**PROBLEM TO WORK ON:**
Please reproduce each of the rows below word for word, changing nothing.

(Collection entries)
◆ ◆ ◆ ◆

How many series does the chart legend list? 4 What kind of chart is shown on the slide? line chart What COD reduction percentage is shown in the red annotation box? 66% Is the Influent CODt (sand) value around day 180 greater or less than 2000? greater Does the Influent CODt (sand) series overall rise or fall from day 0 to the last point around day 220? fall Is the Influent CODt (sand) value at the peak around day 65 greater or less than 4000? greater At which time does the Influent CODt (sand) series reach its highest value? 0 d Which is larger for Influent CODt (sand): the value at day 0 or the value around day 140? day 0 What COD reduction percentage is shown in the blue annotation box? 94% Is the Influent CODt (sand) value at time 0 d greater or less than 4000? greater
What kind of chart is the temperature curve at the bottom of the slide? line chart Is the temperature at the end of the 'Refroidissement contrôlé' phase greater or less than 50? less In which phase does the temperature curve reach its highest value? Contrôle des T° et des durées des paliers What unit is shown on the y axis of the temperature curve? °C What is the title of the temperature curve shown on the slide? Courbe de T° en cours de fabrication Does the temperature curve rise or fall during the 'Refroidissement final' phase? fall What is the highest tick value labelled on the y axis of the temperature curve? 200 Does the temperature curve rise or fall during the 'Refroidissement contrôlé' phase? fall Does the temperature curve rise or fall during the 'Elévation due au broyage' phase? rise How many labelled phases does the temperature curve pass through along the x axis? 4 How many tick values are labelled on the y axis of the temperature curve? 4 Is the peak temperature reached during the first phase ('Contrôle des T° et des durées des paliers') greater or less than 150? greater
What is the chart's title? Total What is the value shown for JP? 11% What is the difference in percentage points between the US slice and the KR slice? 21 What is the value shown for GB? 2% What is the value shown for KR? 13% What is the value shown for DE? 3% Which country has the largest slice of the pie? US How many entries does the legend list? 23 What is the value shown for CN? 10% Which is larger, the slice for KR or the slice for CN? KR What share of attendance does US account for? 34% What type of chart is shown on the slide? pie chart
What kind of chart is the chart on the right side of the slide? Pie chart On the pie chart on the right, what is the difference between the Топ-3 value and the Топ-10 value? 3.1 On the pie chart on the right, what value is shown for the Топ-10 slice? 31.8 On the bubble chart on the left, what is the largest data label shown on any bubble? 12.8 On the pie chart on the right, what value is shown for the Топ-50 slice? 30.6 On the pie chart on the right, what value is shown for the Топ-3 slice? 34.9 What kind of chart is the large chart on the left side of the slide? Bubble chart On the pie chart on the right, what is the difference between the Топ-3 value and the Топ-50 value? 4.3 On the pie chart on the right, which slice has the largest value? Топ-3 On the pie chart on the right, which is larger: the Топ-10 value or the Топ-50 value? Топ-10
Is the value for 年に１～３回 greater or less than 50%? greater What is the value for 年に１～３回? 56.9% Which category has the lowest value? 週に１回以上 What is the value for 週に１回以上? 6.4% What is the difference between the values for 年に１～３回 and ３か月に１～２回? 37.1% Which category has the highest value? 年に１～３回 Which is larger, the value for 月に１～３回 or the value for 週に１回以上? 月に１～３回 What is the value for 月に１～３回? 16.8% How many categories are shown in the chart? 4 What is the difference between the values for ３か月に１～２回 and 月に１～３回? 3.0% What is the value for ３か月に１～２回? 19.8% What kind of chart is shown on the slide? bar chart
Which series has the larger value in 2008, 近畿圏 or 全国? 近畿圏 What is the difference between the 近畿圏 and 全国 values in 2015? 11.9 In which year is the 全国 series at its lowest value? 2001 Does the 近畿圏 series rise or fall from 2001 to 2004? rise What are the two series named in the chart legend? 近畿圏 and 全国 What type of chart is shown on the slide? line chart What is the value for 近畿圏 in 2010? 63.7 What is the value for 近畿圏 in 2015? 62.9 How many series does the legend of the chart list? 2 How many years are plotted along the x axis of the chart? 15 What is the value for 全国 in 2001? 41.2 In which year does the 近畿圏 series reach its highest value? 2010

◆ ◆ ◆ ◆

**OUTPUT FOR THIS EXERCISE:**
How many series does the chart legend list? 4 What kind of chart is shown on the slide? line chart What COD reduction percentage is shown in the red annotation box? 66% Is the Influent CODt (sand) value around day 180 greater or less than 2000? greater Does the Influent CODt (sand) series overall rise or fall from day 0 to the last point around day 220? fall Is the Influent CODt (sand) value at the peak around day 65 greater or less than 4000? greater At which time does the Influent CODt (sand) series reach its highest value? 0 d Which is larger for Influent CODt (sand): the value at day 0 or the value around day 140? day 0 What COD reduction percentage is shown in the blue annotation box? 94% Is the Influent CODt (sand) value at time 0 d greater or less than 4000? greater
What kind of chart is the temperature curve at the bottom of the slide? line chart Is the temperature at the end of the 'Refroidissement contrôlé' phase greater or less than 50? less In which phase does the temperature curve reach its highest value? Contrôle des T° et des durées des paliers What unit is shown on the y axis of the temperature curve? °C What is the title of the temperature curve shown on the slide? Courbe de T° en cours de fabrication Does the temperature curve rise or fall during the 'Refroidissement final' phase? fall What is the highest tick value labelled on the y axis of the temperature curve? 200 Does the temperature curve rise or fall during the 'Refroidissement contrôlé' phase? fall Does the temperature curve rise or fall during the 'Elévation due au broyage' phase? rise How many labelled phases does the temperature curve pass through along the x axis? 4 How many tick values are labelled on the y axis of the temperature curve? 4 Is the peak temperature reached during the first phase ('Contrôle des T° et des durées des paliers') greater or less than 150? greater
What is the chart's title? Total What is the value shown for JP? 11% What is the difference in percentage points between the US slice and the KR slice? 21 What is the value shown for GB? 2% What is the value shown for KR? 13% What is the value shown for DE? 3% Which country has the largest slice of the pie? US How many entries does the legend list? 23 What is the value shown for CN? 10% Which is larger, the slice for KR or the slice for CN? KR What share of attendance does US account for? 34% What type of chart is shown on the slide? pie chart
What kind of chart is the chart on the right side of the slide? Pie chart On the pie chart on the right, what is the difference between the Топ-3 value and the Топ-10 value? 3.1 On the pie chart on the right, what value is shown for the Топ-10 slice? 31.8 On the bubble chart on the left, what is the largest data label shown on any bubble? 12.8 On the pie chart on the right, what value is shown for the Топ-50 slice? 30.6 On the pie chart on the right, what value is shown for the Топ-3 slice? 34.9 What kind of chart is the large chart on the left side of the slide? Bubble chart On the pie chart on the right, what is the difference between the Топ-3 value and the Топ-50 value? 4.3 On the pie chart on the right, which slice has the largest value? Топ-3 On the pie chart on the right, which is larger: the Топ-10 value or the Топ-50 value? Топ-10
Is the value for 年に１～３回 greater or less than 50%? greater What is the value for 年に１～３回? 56.9% Which category has the lowest value? 週に１回以上 What is the value for 週に１回以上? 6.4% What is the difference between the values for 年に１～３回 and ３か月に１～２回? 37.1% Which category has the highest value? 年に１～３回 Which is larger, the value for 月に１～３回 or the value for 週に１回以上? 月に１～３回 What is the value for 月に１～３回? 16.8% How many categories are shown in the chart? 4 What is the difference between the values for ３か月に１～２回 and 月に１～３回? 3.0% What is the value for ３か月に１～２回? 19.8% What kind of chart is shown on the slide? bar chart
Which series has the larger value in 2008, 近畿圏 or 全国? 近畿圏 What is the difference between the 近畿圏 and 全国 values in 2015? 11.9 In which year is the 全国 series at its lowest value? 2001 Does the 近畿圏 series rise or fall from 2001 to 2004? rise What are the two series named in the chart legend? 近畿圏 and 全国 What type of chart is shown on the slide? line chart What is the value for 近畿圏 in 2010? 63.7 What is the value for 近畿圏 in 2015? 62.9 How many series does the legend of the chart list? 2 How many years are plotted along the x axis of the chart? 15 What is the value for 全国 in 2001? 41.2 In which year does the 近畿圏 series reach its highest value? 2010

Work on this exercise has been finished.